I was ten years old before I saw a dead body. The summer after mom's crack-up when Aunt MK came and took care of us, NC and I went back to the Blue Ridge Mountains for the summer. MK lived in a coal mining town and it was surrounded by hollars where moonshiners reigned freely. Chickens wandered in and out of the shanty houses, and pigs lived beneath. When we drove back into a hollar to collect kids for Sunday night services at the little Bible church, the roads were so narrow that we would extend our arms and collect leaves and flowers.
Somebody died. A newborn baby. I don't remember whether girl or boy, but the mommy was very, very young and overwhelmed with grief. I had never been taken to a funeral, but MK and MD didn't think twice. The wake was in the grandmother's home and HORROR of HORRORS the infant baby was laid out on a buffet in the dining room--unembalmed! I had nightmares for weeks. I quickly exited and found much to do on the porch and in the yard.
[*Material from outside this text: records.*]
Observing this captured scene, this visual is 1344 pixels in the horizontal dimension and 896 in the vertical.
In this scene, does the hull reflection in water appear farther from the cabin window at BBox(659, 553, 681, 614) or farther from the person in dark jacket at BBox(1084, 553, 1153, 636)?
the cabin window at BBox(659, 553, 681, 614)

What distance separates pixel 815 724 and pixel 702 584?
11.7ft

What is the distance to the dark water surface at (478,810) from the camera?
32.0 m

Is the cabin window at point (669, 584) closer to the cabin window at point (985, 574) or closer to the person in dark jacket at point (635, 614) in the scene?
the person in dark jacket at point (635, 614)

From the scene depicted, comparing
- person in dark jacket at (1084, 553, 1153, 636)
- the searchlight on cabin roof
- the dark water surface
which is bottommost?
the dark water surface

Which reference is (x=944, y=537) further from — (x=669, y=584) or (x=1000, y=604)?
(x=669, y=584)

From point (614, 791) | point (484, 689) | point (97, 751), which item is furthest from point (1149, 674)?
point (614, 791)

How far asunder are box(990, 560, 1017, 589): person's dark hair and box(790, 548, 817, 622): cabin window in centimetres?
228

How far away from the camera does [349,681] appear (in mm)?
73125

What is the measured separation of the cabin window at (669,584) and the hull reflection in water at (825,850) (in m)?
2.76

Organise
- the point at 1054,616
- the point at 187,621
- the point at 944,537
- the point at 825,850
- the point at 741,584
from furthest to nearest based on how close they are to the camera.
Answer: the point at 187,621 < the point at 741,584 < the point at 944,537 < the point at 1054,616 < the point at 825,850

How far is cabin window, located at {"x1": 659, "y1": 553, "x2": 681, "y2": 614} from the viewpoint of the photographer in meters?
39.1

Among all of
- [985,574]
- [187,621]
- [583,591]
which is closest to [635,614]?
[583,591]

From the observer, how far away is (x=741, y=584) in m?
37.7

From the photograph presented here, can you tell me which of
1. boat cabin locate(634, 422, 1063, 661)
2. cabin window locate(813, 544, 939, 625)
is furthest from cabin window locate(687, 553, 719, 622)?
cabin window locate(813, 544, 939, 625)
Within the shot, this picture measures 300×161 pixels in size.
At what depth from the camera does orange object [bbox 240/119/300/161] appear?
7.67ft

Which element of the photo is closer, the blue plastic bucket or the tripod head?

A few days later an older man or woman died. I never left the car. It was years before I could or needed to go to a funeral or wake or visitation and I went with great trepidation. My friend's brother was killed in a bar fight and neither the body nor the family was on display. They were sequestered away while the guests listened to a minister [my mom's crush from years before] give a tribute to a young man he didn't know and an exotration to the living toward a clean and godly life.
Then a good friend's mother died and I had to go again. A sad story and a timely end. Death was easier this time. This funeral became a long running family story. Not to dishonor her life, but for some reason when my sisters and I would see each other after a time away, one or the other of us would ask, "Did you hear that Ruth Smith died?"